The growth in funding, which is broadly in line with the expansion observed across the wider Middle East and North Africa (Mena) region, elevated Qatar to the fourth most active Mena market by capital deployed, up one position compared with 2024, signalling improved funding momentum relative to regional peers.
The increase reflects both improved capital availability and growing investor confidence in the market, alongside Qatar’s broader efforts to expand its role in the global venture capital landscape, with Invest Qatar and QDB-backed Startup Qatar Programme and the Qatar Investment Authority-backed Fund of Funds as key contributors.
In 2025, Qatar ranked fourth in Mena by deal count and funding, accounting for 5% of total regional deal volume, supported by multiple QDB programmes and ecosystem-building efforts.
Deal flow remained heavily skewed toward the early stages, with pre-seed and seed rounds comprising 93% of total transactions, consistent with the country’s ongoing ecosystem formation phase, the report said, adding ecosystem growth continued to be supported by government-led initiatives and market development programmes, such as Startup Qatar.
Highlighting that the top five industries accounted for 76% of total deal activity in 2025, with fintech the most active amid continued government support; it said fintech retained its position as the most active industry, with 11 deals, up 22% year-on-year (YoY), and accounting for 33% of total deal activity versus 24% in 2024, supported by the Qatar Central Bank.
At the level of funding, transport and logistics emerged as the most funded sector, raising QR80mn, reflecting a 716% YoY increase, driven by a small number of larger transactions, including Snoonu’s series C round. The sector captured 37% of the total funding in the review period.
As the ecosystem continues to grow, a major M&A (merger and acquisition) transaction was concluded in Qatar in 2025, with Saudi Arabia-based Jahez Group acquiring Qatar’s delivery platform Snoonu in July at a valuation of QR1.1bn.
The transaction, backed by QDB and other key institutional and private investors highlights the gradual emergence of acquisition-led exits and underscores the importance of regional buyers in providing liquidity pathways for Qatari startups.
On Qatar funding evolution, the report said Qatar’s VC funding rose from QR79mn in 2021 to a record QR214mn in 2025, rebounding strongly after the 2023 trough. Capital deployed expanded at a 28% compound annual growth rate (CAGR) over the period; even as deals declined 11% YoY in 2025.

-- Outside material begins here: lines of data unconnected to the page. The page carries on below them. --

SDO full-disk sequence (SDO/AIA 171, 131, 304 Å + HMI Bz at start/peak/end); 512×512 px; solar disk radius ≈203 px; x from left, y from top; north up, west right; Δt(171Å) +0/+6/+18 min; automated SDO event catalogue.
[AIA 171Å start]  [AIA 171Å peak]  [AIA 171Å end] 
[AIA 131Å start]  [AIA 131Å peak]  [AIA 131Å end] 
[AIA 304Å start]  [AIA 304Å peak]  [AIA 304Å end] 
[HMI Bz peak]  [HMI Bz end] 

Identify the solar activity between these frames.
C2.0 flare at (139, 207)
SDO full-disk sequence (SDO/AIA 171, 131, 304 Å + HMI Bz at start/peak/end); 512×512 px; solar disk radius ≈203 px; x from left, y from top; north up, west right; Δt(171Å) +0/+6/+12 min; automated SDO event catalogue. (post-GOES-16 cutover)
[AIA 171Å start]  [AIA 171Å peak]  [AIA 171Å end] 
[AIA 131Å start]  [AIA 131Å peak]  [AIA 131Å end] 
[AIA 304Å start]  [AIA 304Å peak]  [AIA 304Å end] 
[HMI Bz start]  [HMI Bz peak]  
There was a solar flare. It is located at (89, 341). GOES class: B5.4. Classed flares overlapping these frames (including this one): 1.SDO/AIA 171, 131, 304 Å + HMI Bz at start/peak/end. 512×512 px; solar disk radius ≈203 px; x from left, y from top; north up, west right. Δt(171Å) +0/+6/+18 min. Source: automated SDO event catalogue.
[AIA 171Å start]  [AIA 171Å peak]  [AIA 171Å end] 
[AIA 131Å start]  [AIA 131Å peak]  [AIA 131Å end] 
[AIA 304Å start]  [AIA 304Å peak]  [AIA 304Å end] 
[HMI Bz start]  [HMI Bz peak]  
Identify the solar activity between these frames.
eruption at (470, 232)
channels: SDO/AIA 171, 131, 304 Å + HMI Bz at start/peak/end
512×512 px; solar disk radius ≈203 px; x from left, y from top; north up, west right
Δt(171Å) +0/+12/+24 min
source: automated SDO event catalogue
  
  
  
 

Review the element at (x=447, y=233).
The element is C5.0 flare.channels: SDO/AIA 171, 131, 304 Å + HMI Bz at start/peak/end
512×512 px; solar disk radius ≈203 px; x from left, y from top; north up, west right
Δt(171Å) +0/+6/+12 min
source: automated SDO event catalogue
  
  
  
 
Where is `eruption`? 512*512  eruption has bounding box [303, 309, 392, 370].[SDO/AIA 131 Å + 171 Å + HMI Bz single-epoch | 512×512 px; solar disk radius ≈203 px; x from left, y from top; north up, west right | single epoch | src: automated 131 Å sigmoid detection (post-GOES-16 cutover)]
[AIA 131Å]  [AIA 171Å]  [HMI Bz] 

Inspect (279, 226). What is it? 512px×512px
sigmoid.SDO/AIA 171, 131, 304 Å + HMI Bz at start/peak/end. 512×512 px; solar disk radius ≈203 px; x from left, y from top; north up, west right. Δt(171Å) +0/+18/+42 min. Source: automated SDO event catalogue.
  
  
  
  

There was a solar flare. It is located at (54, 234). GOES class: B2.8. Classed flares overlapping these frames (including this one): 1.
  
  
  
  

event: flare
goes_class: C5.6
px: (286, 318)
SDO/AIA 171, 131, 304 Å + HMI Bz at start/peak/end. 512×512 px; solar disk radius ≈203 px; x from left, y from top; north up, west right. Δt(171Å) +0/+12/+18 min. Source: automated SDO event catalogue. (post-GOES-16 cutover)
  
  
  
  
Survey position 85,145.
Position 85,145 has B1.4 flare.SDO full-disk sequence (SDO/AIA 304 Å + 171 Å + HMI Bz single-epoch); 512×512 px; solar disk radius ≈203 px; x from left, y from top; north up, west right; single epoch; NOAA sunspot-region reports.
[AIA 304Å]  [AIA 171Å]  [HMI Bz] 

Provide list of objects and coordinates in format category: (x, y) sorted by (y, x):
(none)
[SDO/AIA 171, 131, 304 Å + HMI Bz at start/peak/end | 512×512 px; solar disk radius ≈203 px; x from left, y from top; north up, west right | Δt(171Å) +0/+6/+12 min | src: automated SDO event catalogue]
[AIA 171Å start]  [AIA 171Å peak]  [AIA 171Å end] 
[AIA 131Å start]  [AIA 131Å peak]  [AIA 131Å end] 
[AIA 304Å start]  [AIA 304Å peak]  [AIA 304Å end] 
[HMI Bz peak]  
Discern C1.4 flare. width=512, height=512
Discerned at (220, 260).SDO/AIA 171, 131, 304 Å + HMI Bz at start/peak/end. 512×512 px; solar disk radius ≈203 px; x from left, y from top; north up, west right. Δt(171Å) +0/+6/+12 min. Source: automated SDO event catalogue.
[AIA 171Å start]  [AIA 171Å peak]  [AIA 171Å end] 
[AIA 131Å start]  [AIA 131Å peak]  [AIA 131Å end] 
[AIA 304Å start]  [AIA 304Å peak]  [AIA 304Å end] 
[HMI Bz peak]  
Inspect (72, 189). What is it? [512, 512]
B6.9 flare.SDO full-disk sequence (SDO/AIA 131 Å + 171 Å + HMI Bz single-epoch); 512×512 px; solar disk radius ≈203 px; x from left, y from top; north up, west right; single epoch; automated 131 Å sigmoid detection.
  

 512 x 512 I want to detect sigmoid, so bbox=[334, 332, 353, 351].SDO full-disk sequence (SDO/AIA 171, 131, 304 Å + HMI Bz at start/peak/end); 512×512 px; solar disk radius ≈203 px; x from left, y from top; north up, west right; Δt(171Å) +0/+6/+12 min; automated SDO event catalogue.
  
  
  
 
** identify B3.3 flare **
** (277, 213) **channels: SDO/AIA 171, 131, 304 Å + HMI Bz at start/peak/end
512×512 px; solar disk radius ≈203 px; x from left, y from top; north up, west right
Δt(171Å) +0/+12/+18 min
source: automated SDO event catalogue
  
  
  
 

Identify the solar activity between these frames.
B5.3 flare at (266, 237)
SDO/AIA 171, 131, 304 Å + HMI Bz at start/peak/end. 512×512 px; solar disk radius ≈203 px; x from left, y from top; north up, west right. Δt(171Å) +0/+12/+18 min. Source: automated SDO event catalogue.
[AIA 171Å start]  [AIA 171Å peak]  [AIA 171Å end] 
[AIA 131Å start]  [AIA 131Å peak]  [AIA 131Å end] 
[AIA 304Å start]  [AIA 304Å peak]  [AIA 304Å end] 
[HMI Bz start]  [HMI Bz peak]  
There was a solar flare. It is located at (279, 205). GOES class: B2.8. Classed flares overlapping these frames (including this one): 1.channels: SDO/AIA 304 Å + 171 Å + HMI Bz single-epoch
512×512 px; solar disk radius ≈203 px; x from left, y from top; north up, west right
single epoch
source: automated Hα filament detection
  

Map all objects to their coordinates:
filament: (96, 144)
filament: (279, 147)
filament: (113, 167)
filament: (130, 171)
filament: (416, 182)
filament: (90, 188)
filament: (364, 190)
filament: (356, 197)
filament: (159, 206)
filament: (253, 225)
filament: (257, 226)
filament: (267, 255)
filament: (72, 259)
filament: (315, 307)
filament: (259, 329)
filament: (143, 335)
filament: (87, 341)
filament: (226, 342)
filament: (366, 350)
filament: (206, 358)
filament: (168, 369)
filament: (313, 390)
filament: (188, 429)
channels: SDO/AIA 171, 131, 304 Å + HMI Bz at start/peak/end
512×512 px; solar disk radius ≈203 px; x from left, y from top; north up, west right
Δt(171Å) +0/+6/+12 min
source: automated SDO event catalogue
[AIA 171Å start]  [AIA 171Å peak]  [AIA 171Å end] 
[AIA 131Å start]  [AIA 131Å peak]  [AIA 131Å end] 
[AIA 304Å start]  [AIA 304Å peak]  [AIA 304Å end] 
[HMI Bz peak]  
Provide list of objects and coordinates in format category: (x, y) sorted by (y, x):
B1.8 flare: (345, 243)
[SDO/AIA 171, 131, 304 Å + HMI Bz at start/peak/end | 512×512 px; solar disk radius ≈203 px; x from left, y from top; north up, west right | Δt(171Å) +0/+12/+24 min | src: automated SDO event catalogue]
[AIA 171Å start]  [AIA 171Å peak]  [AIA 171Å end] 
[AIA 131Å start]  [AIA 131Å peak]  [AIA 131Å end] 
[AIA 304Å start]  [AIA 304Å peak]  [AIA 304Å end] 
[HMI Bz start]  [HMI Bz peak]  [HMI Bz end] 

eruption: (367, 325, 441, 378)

“The divergence between funding and deal trends suggests that growth has been driven by larger ticket sizes rather than an expansion in the number of startups funded,” the report said, adding as the ecosystem has evolved, Qatar has been able to target and attract VC investments at later stages with bigger tickets, similar to the Snoonu Series C deal.
In 2025, the five largest deals made up 61% of Qatar’s total funding, compared to 48% the previous year, showing an increasing focus on larger investment rounds.
For the second year in a row, QDB continued to be the largest contributor to the investor base, participating in 11 of the 33 total deals in 2025.
“In 2025, QDB continued to serve as a key catalyst for early-stage venture activity, bringing our cumulative capital invested directly and indirectly to around QR390mn since inception, reflecting our long-term commitment to venture development in the country,” said Abdulrahman Hesham al-Sowaidi, QDB chief executive officer.